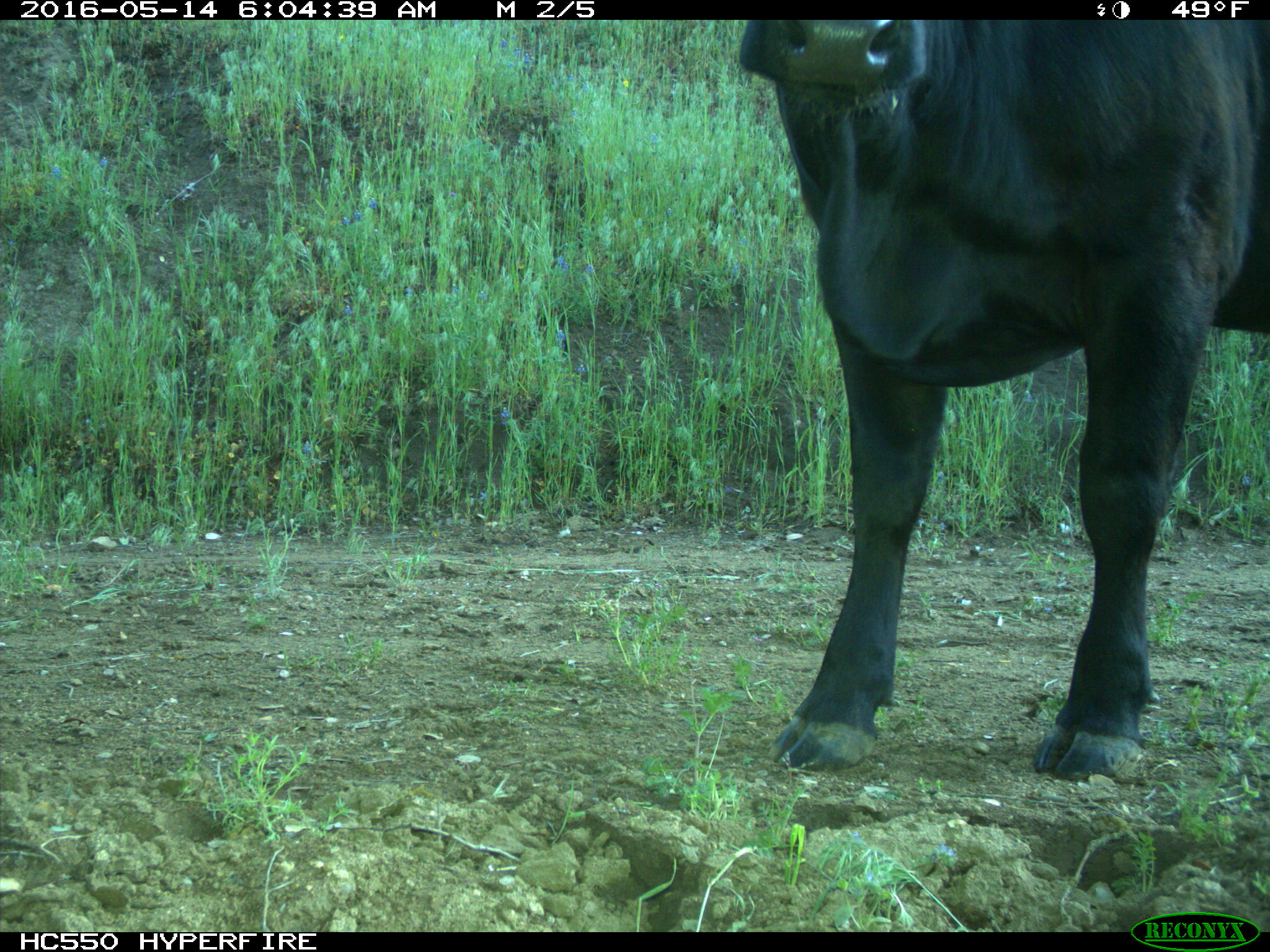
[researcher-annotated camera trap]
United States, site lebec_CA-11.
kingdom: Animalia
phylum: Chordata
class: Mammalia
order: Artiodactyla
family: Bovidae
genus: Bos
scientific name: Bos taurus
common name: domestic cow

==================================================

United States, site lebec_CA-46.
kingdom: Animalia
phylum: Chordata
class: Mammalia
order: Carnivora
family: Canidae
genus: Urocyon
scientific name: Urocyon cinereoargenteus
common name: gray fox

==================================================

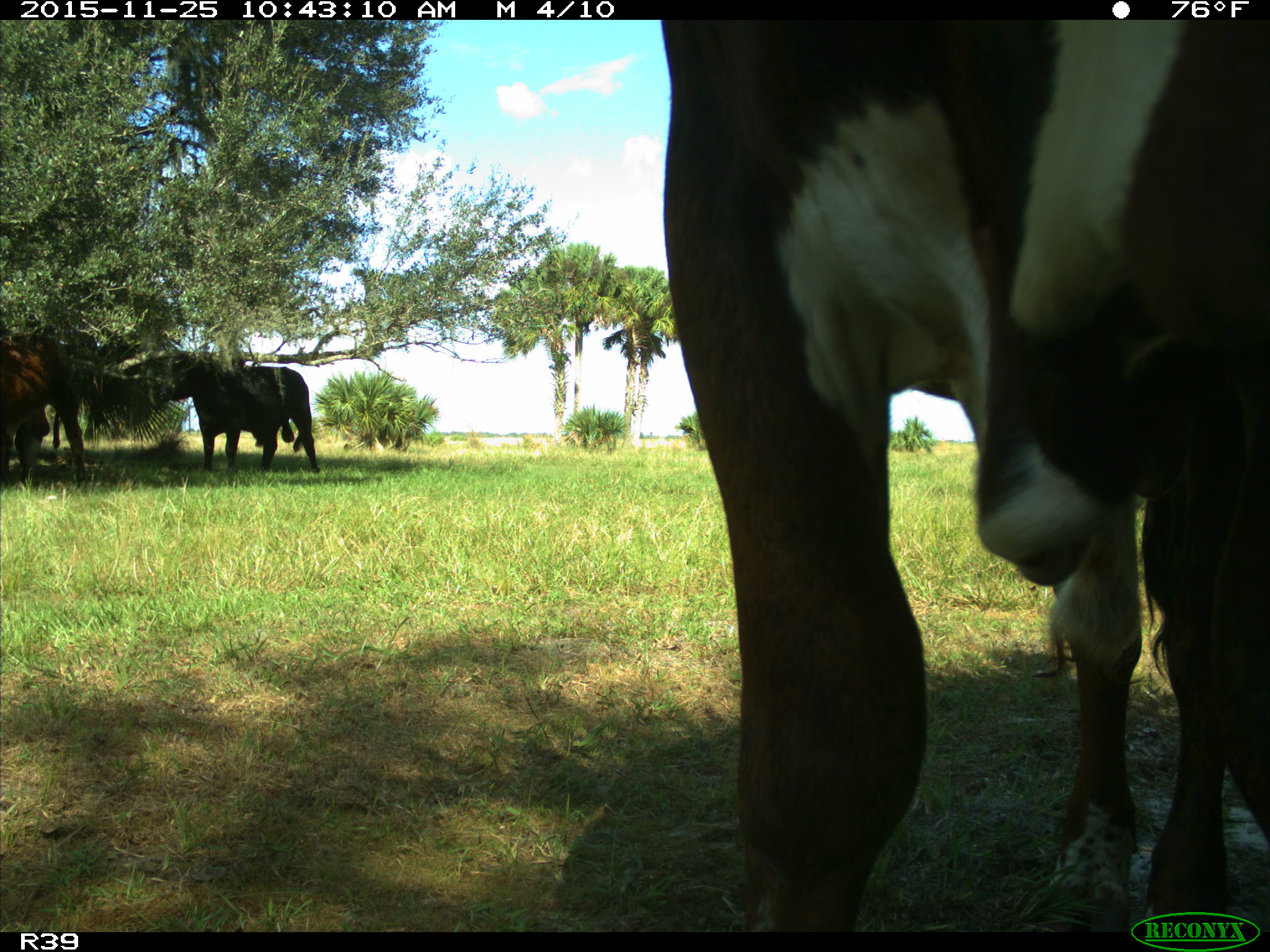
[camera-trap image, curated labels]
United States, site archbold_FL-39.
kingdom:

==================================================

WHAT IS REQUIRED:
Send back an exact copy of only the lines from the line with "[researcher-annotated camera trap]" up to and including the line with "common name: domestic cow" in the data above.

ANSWER:
[researcher-annotated camera trap]
United States, site lebec_CA-11.
kingdom: Animalia
phylum: Chordata
class: Mammalia
order: Artiodactyla
family: Bovidae
genus: Bos
scientific name: Bos taurus
common name: domestic cow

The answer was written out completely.